#### Excerto do texto
Os
chocalhos já são Património da Humanidade numa "candidatura
modelo"
FRANCISCO ALVES RITO
(em Windhoek) 01/12/2015 -/ PÚBLICO
Candidatura
liderada pelo Alentejo foi aprovada pela UNESCO sem nenhuma objecção.
O fabrico de chocalhos precisa de protecção urgente.
A arte chocalheira
já é Património Cultural Imaterial com Necessidade de Salvaguarda
Urgente, título atribuído pela UNESCO – Organização das Nações
Unidas para a Educação, Ciência e Cultura. Candidatura foi
aprovada em poucos minutos, sem qualquer objecção.
A decisão foi
anunciada às 14h20 (hora de Lisboa) desta terça-feira pelo Comité
Intergovernamental para a Salvaguarda do Património, que está
reunido em Windhoek, capital da Namíbia, para enorme júbilo da
delegação portuguesa presente na sala da conferência, chefiada por
António Ceia da Silva, presidente do Turismo do Alentejo, e
integrada pela embaixadora de Portugal, Helena Paiva. Os chocalhos,
que se ouviram na sala para festejar, criam "uma paisagem sonora
característica", disse a UNESCO.
A candidatura do
fabrico de chocalhos, instrumentos usados para localizar e dirigir os
rebanhos, foi liderada pela Entidade Regional de Turismo do Alentejo
e Ribatejo (ERT), em parceria com a Câmara Municipal de Viana do
Alentejo e a Junta de Freguesia de Alcáçovas.

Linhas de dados
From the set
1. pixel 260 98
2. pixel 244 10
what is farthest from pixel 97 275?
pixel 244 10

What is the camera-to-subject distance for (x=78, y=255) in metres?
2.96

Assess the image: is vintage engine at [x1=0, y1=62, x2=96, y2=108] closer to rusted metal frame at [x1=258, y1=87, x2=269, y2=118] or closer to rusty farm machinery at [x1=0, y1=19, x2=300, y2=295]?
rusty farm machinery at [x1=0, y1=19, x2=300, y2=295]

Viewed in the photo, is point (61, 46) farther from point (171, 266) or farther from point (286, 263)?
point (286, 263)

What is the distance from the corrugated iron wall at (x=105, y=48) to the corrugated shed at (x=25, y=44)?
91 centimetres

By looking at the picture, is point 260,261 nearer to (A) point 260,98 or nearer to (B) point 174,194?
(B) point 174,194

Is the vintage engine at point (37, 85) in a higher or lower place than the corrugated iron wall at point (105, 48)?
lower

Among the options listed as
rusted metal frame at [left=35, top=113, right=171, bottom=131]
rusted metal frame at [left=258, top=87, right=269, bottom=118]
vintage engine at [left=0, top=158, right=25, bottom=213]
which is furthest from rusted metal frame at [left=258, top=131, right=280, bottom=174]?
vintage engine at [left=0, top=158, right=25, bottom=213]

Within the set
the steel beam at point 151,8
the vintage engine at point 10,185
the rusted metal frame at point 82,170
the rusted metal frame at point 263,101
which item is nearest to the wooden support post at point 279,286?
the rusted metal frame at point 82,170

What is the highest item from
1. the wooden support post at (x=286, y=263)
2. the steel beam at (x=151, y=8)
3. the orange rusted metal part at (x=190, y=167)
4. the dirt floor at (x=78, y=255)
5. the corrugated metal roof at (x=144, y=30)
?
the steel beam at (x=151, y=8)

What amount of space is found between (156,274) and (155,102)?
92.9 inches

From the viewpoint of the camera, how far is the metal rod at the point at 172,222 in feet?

#### Instruções de trabalho
(a) No texto sobre os chocalhos, a que horas, hora de Lisboa, foi anunciada a decisão da UNESCO?
(b) Continua o texto sobre os chocalhos a partir da última frase, com um parágrafo curto.
As entradas vêm de outra fonte, sem ligação ao texto sobre os chocalhos.

#### Respostas finais
(a) Às 14h20, hora de Lisboa.

(b)
Com “alegria e
emoção”, foi assim que o presidente da ERT recebeu a
classificação do fabrico de chocalhos como Património Imaterial. A
decisão da UNESCO, tomada em apenas cinco minutos, foi festejada de
imediato pelos membros da delegação portuguesa. "É mais uma
grande vitória para o Alentejo, para as nossas tradições, para
aquilo que mais é valorizado na nossa identidade”, disse António
Ceia da Silva logo após a aprovação da cadidatura portuguesa,
considerada pelo comité de avaliação da UNESCO como “modelo”.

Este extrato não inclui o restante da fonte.